- **Supplied passage**
+ + + +
In 2020, just before lockdown, my husband, Dougie, was diagnosed with neuroendocrine cancer. He had surgery and is having ongoing treatment. Thankfully, at the moment, his condition is stable and he’s feeling well.
It’s been a tough few years as we’ve come to terms with his condition. At a time when the world stopped for the pandemic, our world was also put on hold. Dougie would travel to London on his own for scans, often the only person on the train. He recovered from his surgery by taking regular walks and getting back to ‘normal’ as much as he could. We’ve continued to travel when we can but just taking short breaks in the UK.
Dougie hasn’t gone public with all of this before, so I’ve not blogged about it. But he’s now keen to raise funds for the charity, Neuroendocrine Cancer UK. As the cancer is fairly rare, the charity is small and relies on donations to continue its valuable work.
Neuroendocrine Cancer UK Virtual Pathway Challenge
The charity is challenging people to walk/run/cycle to cover a combined distance which is equivalent to a journey stopping at all the UK neuroendocrine cancer centres starting in Aberdeen and ending in Leamington Spa, the charity’s HQ. Whilst most of the journey will be completed by fundraisers totting up their own miles wherever they happen to be, the final stretch of the walk, between Coventry and Leamington Spa is going to be a specific walk in November with members of the charity’s team between the two locations. If all is well, we hope to join them in person on that final day. As our son, Rory, lives in Coventry he’s promised to join us there (though he hasn’t quite said yet whether that will be at the beginning or end of the walk!).
I will walk 500 miles and I will walk 500 more
Inspired by one of our favourite duos, The Proclaimers, we plan to each complete 500 miles. We’ll try and do our 1000 miles over the next few months, walking locally or when on holiday, adding to the miles with some regular exercise bike sessions! We’d be grateful for any support but please don’t think you have to donate. A rude message to hoist us off the sofa will be very welcome!
The link to our page on the charity’s challenge is here… Neuroendocrine Cancer UK Virtual Pathway Challenge
Why the zebras?
And if you’re wondering about the zebras – students in medical school are taught that when they hear the sound of hooves, they should think horses, not zebras. In other words, look for the common not the uncommon or rare. The zebra is therefore used to represent rare cancers to remind people that the uncommon does exist and should not be overlooked.
+ + + +
- **Source information**
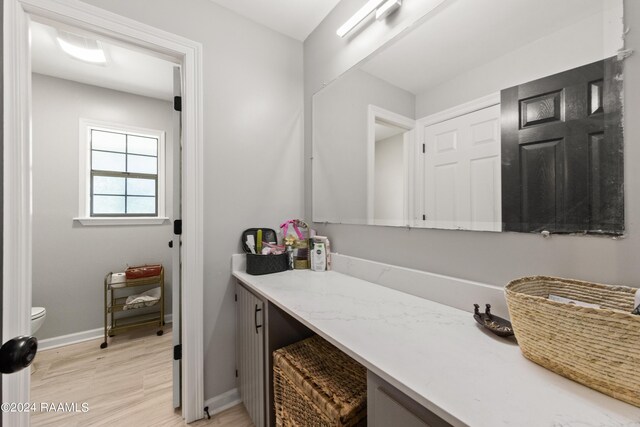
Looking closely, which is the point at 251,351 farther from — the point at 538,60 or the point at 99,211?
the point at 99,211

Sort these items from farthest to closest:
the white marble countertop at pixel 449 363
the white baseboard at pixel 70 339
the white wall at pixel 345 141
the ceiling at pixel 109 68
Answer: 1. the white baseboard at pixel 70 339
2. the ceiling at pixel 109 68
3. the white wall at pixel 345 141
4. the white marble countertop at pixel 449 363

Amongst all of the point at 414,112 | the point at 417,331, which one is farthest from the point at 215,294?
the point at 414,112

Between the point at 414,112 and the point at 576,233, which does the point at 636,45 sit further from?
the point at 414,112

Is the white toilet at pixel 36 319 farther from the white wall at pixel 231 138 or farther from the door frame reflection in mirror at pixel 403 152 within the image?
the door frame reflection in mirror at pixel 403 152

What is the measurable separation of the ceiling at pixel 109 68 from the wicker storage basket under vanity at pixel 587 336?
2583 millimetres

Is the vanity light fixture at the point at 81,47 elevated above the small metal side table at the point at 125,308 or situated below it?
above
+ + + +
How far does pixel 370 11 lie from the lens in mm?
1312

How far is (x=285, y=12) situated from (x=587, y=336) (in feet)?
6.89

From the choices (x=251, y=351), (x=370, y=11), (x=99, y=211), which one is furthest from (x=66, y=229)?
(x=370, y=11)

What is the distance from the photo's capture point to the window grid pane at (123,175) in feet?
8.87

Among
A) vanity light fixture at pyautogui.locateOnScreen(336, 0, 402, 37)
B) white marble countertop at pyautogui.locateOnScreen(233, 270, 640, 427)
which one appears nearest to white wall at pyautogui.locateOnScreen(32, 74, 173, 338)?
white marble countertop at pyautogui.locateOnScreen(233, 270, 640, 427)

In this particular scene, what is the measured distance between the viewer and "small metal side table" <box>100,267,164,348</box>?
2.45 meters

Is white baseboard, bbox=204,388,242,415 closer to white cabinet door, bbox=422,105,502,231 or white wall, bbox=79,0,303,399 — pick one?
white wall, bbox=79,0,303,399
+ + + +
- **Task**
Copy out, word for word, the entire post above about raising funds for Neuroendocrine Cancer UK by walking.

- **Response**
In 2020, just before lockdown, my husband, Dougie, was diagnosed with neuroendocrine cancer. He had surgery and is having ongoing treatment. Thankfully, at the moment, his condition is stable and he’s feeling well.
It’s been a tough few years as we’ve come to terms with his condition. At a time when the world stopped for the pandemic, our world was also put on hold. Dougie would travel to London on his own for scans, often the only person on the train. He recovered from his surgery by taking regular walks and getting back to ‘normal’ as much as he could. We’ve continued to travel when we can but just taking short breaks in the UK.
Dougie hasn’t gone public with all of this before, so I’ve not blogged about it. But he’s now keen to raise funds for the charity, Neuroendocrine Cancer UK. As the cancer is fairly rare, the charity is small and relies on donations to continue its valuable work.
Neuroendocrine Cancer UK Virtual Pathway Challenge
The charity is challenging people to walk/run/cycle to cover a combined distance which is equivalent to a journey stopping at all the UK neuroendocrine cancer centres starting in Aberdeen and ending in Leamington Spa, the charity’s HQ. Whilst most of the journey will be completed by fundraisers totting up their own miles wherever they happen to be, the final stretch of the walk, between Coventry and Leamington Spa is going to be a specific walk in November with members of the charity’s team between the two locations. If all is well, we hope to join them in person on that final day. As our son, Rory, lives in Coventry he’s promised to join us there (though he hasn’t quite said yet whether that will be at the beginning or end of the walk!).
I will walk 500 miles and I will walk 500 more
Inspired by one of our favourite duos, The Proclaimers, we plan to each complete 500 miles. We’ll try and do our 1000 miles over the next few months, walking locally or when on holiday, adding to the miles with some regular exercise bike sessions! We’d be grateful for any support but please don’t think you have to donate. A rude message to hoist us off the sofa will be very welcome!
The link to our page on the charity’s challenge is here… Neuroendocrine Cancer UK Virtual Pathway Challenge
Why the zebras?
And if you’re wondering about the zebras – students in medical school are taught that when they hear the sound of hooves, they should think horses, not zebras. In other words, look for the common not the uncommon or rare. The zebra is therefore used to represent rare cancers to remind people that the uncommon does exist and should not be overlooked.